A construction company building a hospital for the Veterans Affairs Department near Denver has refused to work on the project any longer, saying the VA is in breach of its contract.
The Civilian Board of Contract Appeals at the General Services Administration agreed Tuesday that the VA has failed to pay the company, Kiewit-Turner, or provide it with viable blueprints.
The company said it is out $100 million of its own money that it spent to pay subcontractors and employees, and said the VA has not acted in “good faith.”
In a statement to 9NEWS in Denver, the VA said it was “exploring alternatives” after the company canceled the contract.
Led by Rep. Mike Coffman, R-Colo., the House has passed a bill to order the Army Corps of Engineers manage construction for VA, which Coffman said is “clearly” unable to handle it by itself. The Aurora, Colo., hospital is a year behind schedule and $400 million over budget.
In fact, every one of VA’s major construction projects is hundreds of millions of dollars over budget and behind schedule, according to independent audits by the Government Accountability Office.
Its new Las Vegas facility is $260 million over its construction budget. Its Orlando hospital is $362 million over budget. And its New Orleans project is $370 million in the red, according to GAO.
Glenn Haggstrom, director of VA’s Office of Acquisition, Logistics, and Construction, said he would learn from the earlier failures, yet they continue to happen.
Despite the failures, Haggstrom has received $20,000 a year in civil service performance bonuses on top of his $180,000 annual salary.
Asked by Rep. Tim Huelskamp, R-Kan., why he earned the bonuses, Haggstrom declined to say whether he thought he deserved them or to identify what aspect of his performance his supervisors were rewarding.
“These bonuses were not determined by myself, those bonuses were determined by my supervisors,” he said.
“Do you believe you deserved these bonuses?” Huelskamp asked.
“Congressman, I believe I’ve answered your question,” Haggstrom said.
Legislation passed in August made it easier for the VA to fire high-level employees without endless appeals.
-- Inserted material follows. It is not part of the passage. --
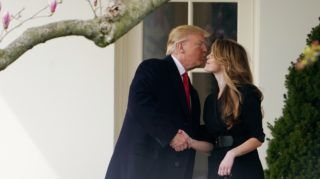 US President Donald Trump shakes hands with former communications director Hope Hicks shortly before making his way to board Marine One on the South Lawn and departing from the White House on March 29, 2018.  Trump is visiting Ohio to speak on infrastructure development before heading to Palm Beach, Florida.  / AFP PHOTO / Mandel NGAN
But the agency has been reluctant to use its authority, firing only one person as of October after inquiries that focused on a wait-list scandal that led to patient deaths.
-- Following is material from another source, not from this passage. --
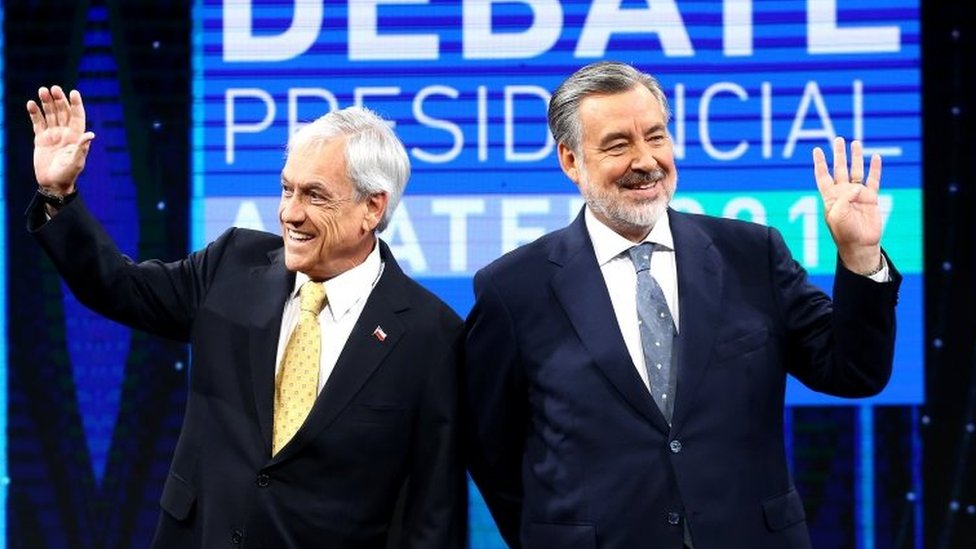 Chilean presidential candidates Alejandro Guillier and Sebastian Pinera attend a live televised debate in Santiago, Chile December 11, 2017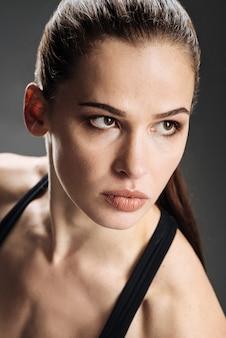 Donna concentrata che posa in abiti sportivi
Congressional Republicans say the VA appears to be reacting to incidents that attract media scrutiny without internalizing the message that it must not just stop rewarding failure with bonuses, but purge all of its programs of bad ideas and the staffers who backed them.
Of 8,000 senior executives across the federal government, only five were fired in 2012, seven in 2013 and none in the first half of 2014, according to the Office of Personnel Management, and the number of federal employees of any rank fired for poor performance has declined every year since President Obama took office.